En respuesta a las tácticas asesinas de las milicias del coronel Muamar el Gadafi contra manifestantes desarmados, Estados Unidos y la UE anunciaron medidas para congelar los activos gubernamentales, y la Corte Penal Internacional inició una investigación de posibles crímenes contra la humanidad.
Sin embargo, Italia, que obtiene casi un cuarto del petróleo crudo y 10% del gas natural de Libia, tiene miles de millones de dólares en contratos lucrativos con su gobierno y recibe miles de millones de dólares más en inversiones libias, se ha desistido a congelar cualquier activo. Funcionarios dicen que “esperan una respuesta coordinada” de la UE en cuanto a si se aplican las medidas a los fondos soberanos de Libia, una normatividad que Italia dijo espera se produzca pronto, quizá la semana entrante.
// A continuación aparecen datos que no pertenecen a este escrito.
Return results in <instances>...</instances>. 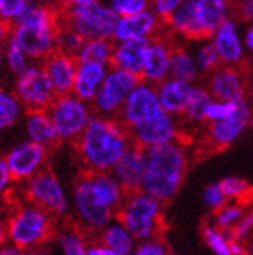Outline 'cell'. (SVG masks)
Listing matches in <instances>:
<instances>
[{
	"label": "cell",
	"mask_w": 253,
	"mask_h": 255,
	"mask_svg": "<svg viewBox=\"0 0 253 255\" xmlns=\"http://www.w3.org/2000/svg\"><path fill=\"white\" fill-rule=\"evenodd\" d=\"M196 67H197V72L200 73H208V72H216L218 70V66L222 62L221 61V56L218 53L216 47L213 45V42L210 44H204L197 52V56H196Z\"/></svg>",
	"instance_id": "35"
},
{
	"label": "cell",
	"mask_w": 253,
	"mask_h": 255,
	"mask_svg": "<svg viewBox=\"0 0 253 255\" xmlns=\"http://www.w3.org/2000/svg\"><path fill=\"white\" fill-rule=\"evenodd\" d=\"M11 36V30H9V25L5 23L3 20H0V44H3L9 39Z\"/></svg>",
	"instance_id": "48"
},
{
	"label": "cell",
	"mask_w": 253,
	"mask_h": 255,
	"mask_svg": "<svg viewBox=\"0 0 253 255\" xmlns=\"http://www.w3.org/2000/svg\"><path fill=\"white\" fill-rule=\"evenodd\" d=\"M126 193L110 173H90L75 185L73 201L80 220L90 229H104L118 213Z\"/></svg>",
	"instance_id": "2"
},
{
	"label": "cell",
	"mask_w": 253,
	"mask_h": 255,
	"mask_svg": "<svg viewBox=\"0 0 253 255\" xmlns=\"http://www.w3.org/2000/svg\"><path fill=\"white\" fill-rule=\"evenodd\" d=\"M25 195L33 206L50 215H64L69 209V199L59 179L48 170L37 173L25 185Z\"/></svg>",
	"instance_id": "11"
},
{
	"label": "cell",
	"mask_w": 253,
	"mask_h": 255,
	"mask_svg": "<svg viewBox=\"0 0 253 255\" xmlns=\"http://www.w3.org/2000/svg\"><path fill=\"white\" fill-rule=\"evenodd\" d=\"M238 103H229V101H213L207 109V120L214 123V122L230 119L238 111Z\"/></svg>",
	"instance_id": "40"
},
{
	"label": "cell",
	"mask_w": 253,
	"mask_h": 255,
	"mask_svg": "<svg viewBox=\"0 0 253 255\" xmlns=\"http://www.w3.org/2000/svg\"><path fill=\"white\" fill-rule=\"evenodd\" d=\"M227 11L222 0H193L182 3L167 22L188 39H205L227 20Z\"/></svg>",
	"instance_id": "5"
},
{
	"label": "cell",
	"mask_w": 253,
	"mask_h": 255,
	"mask_svg": "<svg viewBox=\"0 0 253 255\" xmlns=\"http://www.w3.org/2000/svg\"><path fill=\"white\" fill-rule=\"evenodd\" d=\"M120 19L110 6H104L95 0H75L67 3L64 12V25L78 33L84 41H110L115 36Z\"/></svg>",
	"instance_id": "6"
},
{
	"label": "cell",
	"mask_w": 253,
	"mask_h": 255,
	"mask_svg": "<svg viewBox=\"0 0 253 255\" xmlns=\"http://www.w3.org/2000/svg\"><path fill=\"white\" fill-rule=\"evenodd\" d=\"M172 50L174 47L168 44L167 41H162V39L151 41L148 55H146L145 70H143V78L148 84L151 83L162 84L165 81V78L171 72Z\"/></svg>",
	"instance_id": "21"
},
{
	"label": "cell",
	"mask_w": 253,
	"mask_h": 255,
	"mask_svg": "<svg viewBox=\"0 0 253 255\" xmlns=\"http://www.w3.org/2000/svg\"><path fill=\"white\" fill-rule=\"evenodd\" d=\"M109 70L99 64H78L77 78H75L73 95L83 101H93L103 86Z\"/></svg>",
	"instance_id": "23"
},
{
	"label": "cell",
	"mask_w": 253,
	"mask_h": 255,
	"mask_svg": "<svg viewBox=\"0 0 253 255\" xmlns=\"http://www.w3.org/2000/svg\"><path fill=\"white\" fill-rule=\"evenodd\" d=\"M210 94L216 101L238 103L246 100V80L236 69H218L210 78Z\"/></svg>",
	"instance_id": "20"
},
{
	"label": "cell",
	"mask_w": 253,
	"mask_h": 255,
	"mask_svg": "<svg viewBox=\"0 0 253 255\" xmlns=\"http://www.w3.org/2000/svg\"><path fill=\"white\" fill-rule=\"evenodd\" d=\"M5 62L8 69L14 72L17 76L25 73L33 66L31 59L23 53V50L12 39H8L5 44Z\"/></svg>",
	"instance_id": "32"
},
{
	"label": "cell",
	"mask_w": 253,
	"mask_h": 255,
	"mask_svg": "<svg viewBox=\"0 0 253 255\" xmlns=\"http://www.w3.org/2000/svg\"><path fill=\"white\" fill-rule=\"evenodd\" d=\"M25 131L30 142H34L42 146H50L59 142V134L50 119L47 111H34L28 112L25 120Z\"/></svg>",
	"instance_id": "26"
},
{
	"label": "cell",
	"mask_w": 253,
	"mask_h": 255,
	"mask_svg": "<svg viewBox=\"0 0 253 255\" xmlns=\"http://www.w3.org/2000/svg\"><path fill=\"white\" fill-rule=\"evenodd\" d=\"M129 134L134 140V143L143 148H151V146L174 143V138L177 137V128L169 114L162 111L159 116L135 126L134 129L129 131Z\"/></svg>",
	"instance_id": "16"
},
{
	"label": "cell",
	"mask_w": 253,
	"mask_h": 255,
	"mask_svg": "<svg viewBox=\"0 0 253 255\" xmlns=\"http://www.w3.org/2000/svg\"><path fill=\"white\" fill-rule=\"evenodd\" d=\"M59 248L64 255H87L88 254V248L85 245L84 237L75 231V229H67L64 231L59 238Z\"/></svg>",
	"instance_id": "33"
},
{
	"label": "cell",
	"mask_w": 253,
	"mask_h": 255,
	"mask_svg": "<svg viewBox=\"0 0 253 255\" xmlns=\"http://www.w3.org/2000/svg\"><path fill=\"white\" fill-rule=\"evenodd\" d=\"M22 255H23V252H22Z\"/></svg>",
	"instance_id": "57"
},
{
	"label": "cell",
	"mask_w": 253,
	"mask_h": 255,
	"mask_svg": "<svg viewBox=\"0 0 253 255\" xmlns=\"http://www.w3.org/2000/svg\"><path fill=\"white\" fill-rule=\"evenodd\" d=\"M213 45L216 47L221 61L225 64H238L244 56V47L238 36L236 23L227 19L213 36Z\"/></svg>",
	"instance_id": "25"
},
{
	"label": "cell",
	"mask_w": 253,
	"mask_h": 255,
	"mask_svg": "<svg viewBox=\"0 0 253 255\" xmlns=\"http://www.w3.org/2000/svg\"><path fill=\"white\" fill-rule=\"evenodd\" d=\"M148 2L145 0H113L110 2V8L117 12L120 17H131L146 11Z\"/></svg>",
	"instance_id": "39"
},
{
	"label": "cell",
	"mask_w": 253,
	"mask_h": 255,
	"mask_svg": "<svg viewBox=\"0 0 253 255\" xmlns=\"http://www.w3.org/2000/svg\"><path fill=\"white\" fill-rule=\"evenodd\" d=\"M14 181V177H12L11 171H9V167L6 163V159L0 157V195L6 193L11 187V182Z\"/></svg>",
	"instance_id": "45"
},
{
	"label": "cell",
	"mask_w": 253,
	"mask_h": 255,
	"mask_svg": "<svg viewBox=\"0 0 253 255\" xmlns=\"http://www.w3.org/2000/svg\"><path fill=\"white\" fill-rule=\"evenodd\" d=\"M171 76L174 80L185 81L191 84L196 76H197V67L196 61L191 58L188 52L182 48H174L172 50V58H171Z\"/></svg>",
	"instance_id": "29"
},
{
	"label": "cell",
	"mask_w": 253,
	"mask_h": 255,
	"mask_svg": "<svg viewBox=\"0 0 253 255\" xmlns=\"http://www.w3.org/2000/svg\"><path fill=\"white\" fill-rule=\"evenodd\" d=\"M224 195L229 198H236V199H241L244 195L249 193L250 185L246 179H241V177H235V176H229V177H224V179L219 182Z\"/></svg>",
	"instance_id": "38"
},
{
	"label": "cell",
	"mask_w": 253,
	"mask_h": 255,
	"mask_svg": "<svg viewBox=\"0 0 253 255\" xmlns=\"http://www.w3.org/2000/svg\"><path fill=\"white\" fill-rule=\"evenodd\" d=\"M243 218V209L239 206H225L221 212L216 213L218 227L222 231H229L232 226H236Z\"/></svg>",
	"instance_id": "41"
},
{
	"label": "cell",
	"mask_w": 253,
	"mask_h": 255,
	"mask_svg": "<svg viewBox=\"0 0 253 255\" xmlns=\"http://www.w3.org/2000/svg\"><path fill=\"white\" fill-rule=\"evenodd\" d=\"M249 126L253 129V112H252V117H250V123H249Z\"/></svg>",
	"instance_id": "55"
},
{
	"label": "cell",
	"mask_w": 253,
	"mask_h": 255,
	"mask_svg": "<svg viewBox=\"0 0 253 255\" xmlns=\"http://www.w3.org/2000/svg\"><path fill=\"white\" fill-rule=\"evenodd\" d=\"M188 168L186 152L179 143L146 148V173L142 191L160 202L172 199Z\"/></svg>",
	"instance_id": "3"
},
{
	"label": "cell",
	"mask_w": 253,
	"mask_h": 255,
	"mask_svg": "<svg viewBox=\"0 0 253 255\" xmlns=\"http://www.w3.org/2000/svg\"><path fill=\"white\" fill-rule=\"evenodd\" d=\"M87 255H120L117 252H112L109 249H106L104 246H101V245H93L88 248V254Z\"/></svg>",
	"instance_id": "47"
},
{
	"label": "cell",
	"mask_w": 253,
	"mask_h": 255,
	"mask_svg": "<svg viewBox=\"0 0 253 255\" xmlns=\"http://www.w3.org/2000/svg\"><path fill=\"white\" fill-rule=\"evenodd\" d=\"M61 140H78L93 119L87 103L78 97H58L47 111Z\"/></svg>",
	"instance_id": "9"
},
{
	"label": "cell",
	"mask_w": 253,
	"mask_h": 255,
	"mask_svg": "<svg viewBox=\"0 0 253 255\" xmlns=\"http://www.w3.org/2000/svg\"><path fill=\"white\" fill-rule=\"evenodd\" d=\"M204 201L207 206L213 210V212H221L225 207V201L227 196L224 195V191L218 184H210L205 190H204Z\"/></svg>",
	"instance_id": "42"
},
{
	"label": "cell",
	"mask_w": 253,
	"mask_h": 255,
	"mask_svg": "<svg viewBox=\"0 0 253 255\" xmlns=\"http://www.w3.org/2000/svg\"><path fill=\"white\" fill-rule=\"evenodd\" d=\"M180 5H182V2H179V0H157L154 3L156 16L165 19V20H169V17L179 9Z\"/></svg>",
	"instance_id": "44"
},
{
	"label": "cell",
	"mask_w": 253,
	"mask_h": 255,
	"mask_svg": "<svg viewBox=\"0 0 253 255\" xmlns=\"http://www.w3.org/2000/svg\"><path fill=\"white\" fill-rule=\"evenodd\" d=\"M194 87L179 80H165L157 89L159 101L163 111L171 114H185L189 100H191Z\"/></svg>",
	"instance_id": "22"
},
{
	"label": "cell",
	"mask_w": 253,
	"mask_h": 255,
	"mask_svg": "<svg viewBox=\"0 0 253 255\" xmlns=\"http://www.w3.org/2000/svg\"><path fill=\"white\" fill-rule=\"evenodd\" d=\"M6 226L12 246L20 251H28L45 243L53 231V220L45 210L36 206H27L12 215Z\"/></svg>",
	"instance_id": "8"
},
{
	"label": "cell",
	"mask_w": 253,
	"mask_h": 255,
	"mask_svg": "<svg viewBox=\"0 0 253 255\" xmlns=\"http://www.w3.org/2000/svg\"><path fill=\"white\" fill-rule=\"evenodd\" d=\"M101 246L120 255H131L135 251V238L121 223H112L101 232Z\"/></svg>",
	"instance_id": "27"
},
{
	"label": "cell",
	"mask_w": 253,
	"mask_h": 255,
	"mask_svg": "<svg viewBox=\"0 0 253 255\" xmlns=\"http://www.w3.org/2000/svg\"><path fill=\"white\" fill-rule=\"evenodd\" d=\"M213 103L210 91L204 87H194L191 100H189L185 116L191 122H204L207 120V109Z\"/></svg>",
	"instance_id": "31"
},
{
	"label": "cell",
	"mask_w": 253,
	"mask_h": 255,
	"mask_svg": "<svg viewBox=\"0 0 253 255\" xmlns=\"http://www.w3.org/2000/svg\"><path fill=\"white\" fill-rule=\"evenodd\" d=\"M23 251L14 248V246H2L0 248V255H22Z\"/></svg>",
	"instance_id": "50"
},
{
	"label": "cell",
	"mask_w": 253,
	"mask_h": 255,
	"mask_svg": "<svg viewBox=\"0 0 253 255\" xmlns=\"http://www.w3.org/2000/svg\"><path fill=\"white\" fill-rule=\"evenodd\" d=\"M157 28V16L153 11H143L140 14H135L131 17H121L113 39H117L120 44L128 41L145 39L151 33Z\"/></svg>",
	"instance_id": "24"
},
{
	"label": "cell",
	"mask_w": 253,
	"mask_h": 255,
	"mask_svg": "<svg viewBox=\"0 0 253 255\" xmlns=\"http://www.w3.org/2000/svg\"><path fill=\"white\" fill-rule=\"evenodd\" d=\"M246 47L249 48V52L253 55V23L246 33Z\"/></svg>",
	"instance_id": "51"
},
{
	"label": "cell",
	"mask_w": 253,
	"mask_h": 255,
	"mask_svg": "<svg viewBox=\"0 0 253 255\" xmlns=\"http://www.w3.org/2000/svg\"><path fill=\"white\" fill-rule=\"evenodd\" d=\"M23 255H52V252L42 245V246H37V248H33L28 251H23Z\"/></svg>",
	"instance_id": "49"
},
{
	"label": "cell",
	"mask_w": 253,
	"mask_h": 255,
	"mask_svg": "<svg viewBox=\"0 0 253 255\" xmlns=\"http://www.w3.org/2000/svg\"><path fill=\"white\" fill-rule=\"evenodd\" d=\"M132 255H168L165 245L159 240L145 241L140 246H137Z\"/></svg>",
	"instance_id": "43"
},
{
	"label": "cell",
	"mask_w": 253,
	"mask_h": 255,
	"mask_svg": "<svg viewBox=\"0 0 253 255\" xmlns=\"http://www.w3.org/2000/svg\"><path fill=\"white\" fill-rule=\"evenodd\" d=\"M84 44H85V41L78 33H75L73 30L66 27V25H59V34H58V50L59 52L77 58Z\"/></svg>",
	"instance_id": "34"
},
{
	"label": "cell",
	"mask_w": 253,
	"mask_h": 255,
	"mask_svg": "<svg viewBox=\"0 0 253 255\" xmlns=\"http://www.w3.org/2000/svg\"><path fill=\"white\" fill-rule=\"evenodd\" d=\"M204 237L207 245L211 248V251L216 255H233L230 251V241L221 231L210 226H205L204 229Z\"/></svg>",
	"instance_id": "37"
},
{
	"label": "cell",
	"mask_w": 253,
	"mask_h": 255,
	"mask_svg": "<svg viewBox=\"0 0 253 255\" xmlns=\"http://www.w3.org/2000/svg\"><path fill=\"white\" fill-rule=\"evenodd\" d=\"M140 84L142 76L118 69H110L93 100L95 109L101 114H113L121 111L126 100Z\"/></svg>",
	"instance_id": "12"
},
{
	"label": "cell",
	"mask_w": 253,
	"mask_h": 255,
	"mask_svg": "<svg viewBox=\"0 0 253 255\" xmlns=\"http://www.w3.org/2000/svg\"><path fill=\"white\" fill-rule=\"evenodd\" d=\"M252 109L247 100H243L238 103V111L230 119L221 122H214L210 125V140L216 148H227L230 143L243 134L246 126L250 123Z\"/></svg>",
	"instance_id": "18"
},
{
	"label": "cell",
	"mask_w": 253,
	"mask_h": 255,
	"mask_svg": "<svg viewBox=\"0 0 253 255\" xmlns=\"http://www.w3.org/2000/svg\"><path fill=\"white\" fill-rule=\"evenodd\" d=\"M42 69L47 73L58 97L73 94L75 78H77V72H78L77 58L56 50L52 56H48L42 62Z\"/></svg>",
	"instance_id": "17"
},
{
	"label": "cell",
	"mask_w": 253,
	"mask_h": 255,
	"mask_svg": "<svg viewBox=\"0 0 253 255\" xmlns=\"http://www.w3.org/2000/svg\"><path fill=\"white\" fill-rule=\"evenodd\" d=\"M239 11H241V16H243L246 20H252V22H253V0L244 2L241 6H239Z\"/></svg>",
	"instance_id": "46"
},
{
	"label": "cell",
	"mask_w": 253,
	"mask_h": 255,
	"mask_svg": "<svg viewBox=\"0 0 253 255\" xmlns=\"http://www.w3.org/2000/svg\"><path fill=\"white\" fill-rule=\"evenodd\" d=\"M149 45H151L149 37L121 42L115 45V50H113V55L110 59V67L129 72L143 78V70H145V62H146Z\"/></svg>",
	"instance_id": "19"
},
{
	"label": "cell",
	"mask_w": 253,
	"mask_h": 255,
	"mask_svg": "<svg viewBox=\"0 0 253 255\" xmlns=\"http://www.w3.org/2000/svg\"><path fill=\"white\" fill-rule=\"evenodd\" d=\"M6 240H9V237H8V226L0 224V248H2V245L5 243Z\"/></svg>",
	"instance_id": "52"
},
{
	"label": "cell",
	"mask_w": 253,
	"mask_h": 255,
	"mask_svg": "<svg viewBox=\"0 0 253 255\" xmlns=\"http://www.w3.org/2000/svg\"><path fill=\"white\" fill-rule=\"evenodd\" d=\"M30 2L27 0H0V20L5 23H17L25 14Z\"/></svg>",
	"instance_id": "36"
},
{
	"label": "cell",
	"mask_w": 253,
	"mask_h": 255,
	"mask_svg": "<svg viewBox=\"0 0 253 255\" xmlns=\"http://www.w3.org/2000/svg\"><path fill=\"white\" fill-rule=\"evenodd\" d=\"M61 17L53 8L31 3L17 23L12 25L9 39L14 41L31 61H45L58 50Z\"/></svg>",
	"instance_id": "4"
},
{
	"label": "cell",
	"mask_w": 253,
	"mask_h": 255,
	"mask_svg": "<svg viewBox=\"0 0 253 255\" xmlns=\"http://www.w3.org/2000/svg\"><path fill=\"white\" fill-rule=\"evenodd\" d=\"M5 159L14 181L27 182L42 171L47 160V148L27 140L11 148Z\"/></svg>",
	"instance_id": "14"
},
{
	"label": "cell",
	"mask_w": 253,
	"mask_h": 255,
	"mask_svg": "<svg viewBox=\"0 0 253 255\" xmlns=\"http://www.w3.org/2000/svg\"><path fill=\"white\" fill-rule=\"evenodd\" d=\"M3 61H5V45L0 44V66H2Z\"/></svg>",
	"instance_id": "53"
},
{
	"label": "cell",
	"mask_w": 253,
	"mask_h": 255,
	"mask_svg": "<svg viewBox=\"0 0 253 255\" xmlns=\"http://www.w3.org/2000/svg\"><path fill=\"white\" fill-rule=\"evenodd\" d=\"M249 255H253V240H252V245H250V249H249Z\"/></svg>",
	"instance_id": "54"
},
{
	"label": "cell",
	"mask_w": 253,
	"mask_h": 255,
	"mask_svg": "<svg viewBox=\"0 0 253 255\" xmlns=\"http://www.w3.org/2000/svg\"><path fill=\"white\" fill-rule=\"evenodd\" d=\"M162 111L163 108L159 101L157 89L148 83H142L126 100L121 109V123L128 128V131H131L135 126L159 116Z\"/></svg>",
	"instance_id": "13"
},
{
	"label": "cell",
	"mask_w": 253,
	"mask_h": 255,
	"mask_svg": "<svg viewBox=\"0 0 253 255\" xmlns=\"http://www.w3.org/2000/svg\"><path fill=\"white\" fill-rule=\"evenodd\" d=\"M14 95L28 112L48 111L58 98L42 66H31L27 72L17 76Z\"/></svg>",
	"instance_id": "10"
},
{
	"label": "cell",
	"mask_w": 253,
	"mask_h": 255,
	"mask_svg": "<svg viewBox=\"0 0 253 255\" xmlns=\"http://www.w3.org/2000/svg\"><path fill=\"white\" fill-rule=\"evenodd\" d=\"M160 201L143 191L126 196L121 209L117 213L121 223L135 240L151 241L160 227Z\"/></svg>",
	"instance_id": "7"
},
{
	"label": "cell",
	"mask_w": 253,
	"mask_h": 255,
	"mask_svg": "<svg viewBox=\"0 0 253 255\" xmlns=\"http://www.w3.org/2000/svg\"><path fill=\"white\" fill-rule=\"evenodd\" d=\"M134 140L121 122L93 117L77 140L80 157L90 173H109L115 168Z\"/></svg>",
	"instance_id": "1"
},
{
	"label": "cell",
	"mask_w": 253,
	"mask_h": 255,
	"mask_svg": "<svg viewBox=\"0 0 253 255\" xmlns=\"http://www.w3.org/2000/svg\"><path fill=\"white\" fill-rule=\"evenodd\" d=\"M113 50H115V45L106 39L85 41L77 59L78 64H99V66L109 67Z\"/></svg>",
	"instance_id": "28"
},
{
	"label": "cell",
	"mask_w": 253,
	"mask_h": 255,
	"mask_svg": "<svg viewBox=\"0 0 253 255\" xmlns=\"http://www.w3.org/2000/svg\"><path fill=\"white\" fill-rule=\"evenodd\" d=\"M22 108L16 95L0 89V131L8 129L20 119Z\"/></svg>",
	"instance_id": "30"
},
{
	"label": "cell",
	"mask_w": 253,
	"mask_h": 255,
	"mask_svg": "<svg viewBox=\"0 0 253 255\" xmlns=\"http://www.w3.org/2000/svg\"><path fill=\"white\" fill-rule=\"evenodd\" d=\"M146 173V148L132 143V146L126 151V154L112 170L113 177L118 181L126 196L140 193L143 188Z\"/></svg>",
	"instance_id": "15"
},
{
	"label": "cell",
	"mask_w": 253,
	"mask_h": 255,
	"mask_svg": "<svg viewBox=\"0 0 253 255\" xmlns=\"http://www.w3.org/2000/svg\"><path fill=\"white\" fill-rule=\"evenodd\" d=\"M250 94H252V98H253V87H252V92Z\"/></svg>",
	"instance_id": "56"
}]
</instances>
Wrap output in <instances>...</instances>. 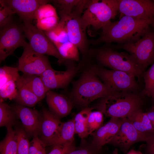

Con Libia en la confusión y Gadafi aferrado al poder, ningún país tiene más en juego que Italia, que se encuentra en la posición diplomática más complicada en décadas, entre su compromiso con la OTAN y los derechos humanos, y su pelea para proteger a sus inversiones en un país que una vez más se ha convertido en un paria. “Francia tiene a Túnez; España, a Marruecos, e Italia, a Libia”, comentó Emma Bonino, integrante de la oposición de centro izquierda, quien participa en el Comité de Relaciones Internacionales del Senado. Se opuso a un tratado bilateral entre Italia y Libia en 2008.
Desde 2004, cuando Naciones Unidas levantó el embargo comercial impuesto después del bombazo a una disco alemana en 1986 por parte de Libia, Italia ha sido el principal exportador de armas a Libia de la UE, según datos de ella. Su políticamente influyente compañía de luz, Eni, tiene decenas de miles de millones de dólares invertidos en Libia. Italia también es el mayor socio comercial de Libia, y empresas italianas construyen una vía rápida costera y tienen contratos en la construcción, los ferrocarriles y la fibra óptica.
La relación es en ambas direcciones. Libia, mediante la Autoridad Libia de Inversiones y el Banco Central Libio, tiene un interés de 7.6% en el banco italiano UniCredit, y el gobernador del banco central, Farhat Bengdara, participa en el consejo de administración.
Inversionistas libios también tienen un interés de 2% en la empresa italiana aeroespacial y de defensa Finmeccanica, uno de menos de 2% en Fiat, otro en una filial de Telecom Italia y 7.5% del Club de Fútbol Juventus de Turín. Banca UBAE de Libia, que maneja las transacciones de petróleo y gas del país en Europa, tiene sus oficinas centrales en Roma.
Estas relaciones pueden ayudar a explicar por qué el primer ministro Silvio Berlusconi se tardó en condenar la sangrienta represión de Gadafi. Cuando comenzó el conflicto el mes pasado, Berlusconi dijo que “no quería molestar” a Gadafi. Solo varios días después fue que denunció la violencia. Para el fin de semana antepasado, dijo que Italia ya no consideraba que Gadafi tuviera el control en Libia.